== EXCERPTED DATA ==

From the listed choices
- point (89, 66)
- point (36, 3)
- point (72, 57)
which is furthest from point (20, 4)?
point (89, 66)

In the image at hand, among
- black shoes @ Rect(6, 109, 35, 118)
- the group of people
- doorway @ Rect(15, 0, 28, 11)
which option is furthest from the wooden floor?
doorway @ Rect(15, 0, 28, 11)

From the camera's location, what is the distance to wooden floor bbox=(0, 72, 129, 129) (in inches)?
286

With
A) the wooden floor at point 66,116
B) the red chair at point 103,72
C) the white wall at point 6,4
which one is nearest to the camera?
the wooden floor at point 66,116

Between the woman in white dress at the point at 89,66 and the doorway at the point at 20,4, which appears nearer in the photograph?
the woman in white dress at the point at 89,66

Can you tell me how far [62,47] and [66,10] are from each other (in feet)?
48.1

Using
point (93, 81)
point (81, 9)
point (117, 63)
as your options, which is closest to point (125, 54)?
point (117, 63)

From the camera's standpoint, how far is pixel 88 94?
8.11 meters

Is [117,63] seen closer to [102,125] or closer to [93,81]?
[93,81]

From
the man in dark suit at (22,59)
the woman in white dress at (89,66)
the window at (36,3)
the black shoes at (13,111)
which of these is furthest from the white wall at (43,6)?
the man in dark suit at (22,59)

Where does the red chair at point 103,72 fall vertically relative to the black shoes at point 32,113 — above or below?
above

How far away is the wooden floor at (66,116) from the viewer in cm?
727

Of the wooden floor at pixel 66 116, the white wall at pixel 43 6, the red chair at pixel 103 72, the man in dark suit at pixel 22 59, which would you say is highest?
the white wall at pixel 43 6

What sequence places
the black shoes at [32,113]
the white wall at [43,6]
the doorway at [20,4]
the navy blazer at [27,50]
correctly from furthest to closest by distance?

===

**SET TASK:** Return every line of the material above verbatim, from start to end.

**WRITTEN RESPONSE:**
From the listed choices
- point (89, 66)
- point (36, 3)
- point (72, 57)
which is furthest from point (20, 4)?
point (89, 66)

In the image at hand, among
- black shoes @ Rect(6, 109, 35, 118)
- the group of people
- doorway @ Rect(15, 0, 28, 11)
which option is furthest from the wooden floor?
doorway @ Rect(15, 0, 28, 11)

From the camera's location, what is the distance to wooden floor bbox=(0, 72, 129, 129) (in inches)?
286

With
A) the wooden floor at point 66,116
B) the red chair at point 103,72
C) the white wall at point 6,4
which one is nearest to the camera?
the wooden floor at point 66,116

Between the woman in white dress at the point at 89,66 and the doorway at the point at 20,4, which appears nearer in the photograph?
the woman in white dress at the point at 89,66

Can you tell me how far [62,47] and [66,10] are from each other (in feet)?
48.1

Using
point (93, 81)
point (81, 9)
point (117, 63)
as your options, which is closest to point (125, 54)?
point (117, 63)

From the camera's standpoint, how far is pixel 88 94?
8.11 meters

Is [117,63] seen closer to [102,125] or closer to [93,81]?
[93,81]

From
the man in dark suit at (22,59)
the woman in white dress at (89,66)
the window at (36,3)
the black shoes at (13,111)
which of these is furthest from the white wall at (43,6)?
the man in dark suit at (22,59)

Where does the red chair at point 103,72 fall vertically relative to the black shoes at point 32,113 — above or below?
above

How far away is the wooden floor at (66,116) from the viewer in cm?
727

Of the wooden floor at pixel 66 116, the white wall at pixel 43 6, the red chair at pixel 103 72, the man in dark suit at pixel 22 59, which would you say is highest?
the white wall at pixel 43 6

What sequence places
the black shoes at [32,113]
the white wall at [43,6]
the doorway at [20,4]
the navy blazer at [27,50]
correctly from furthest to closest by distance?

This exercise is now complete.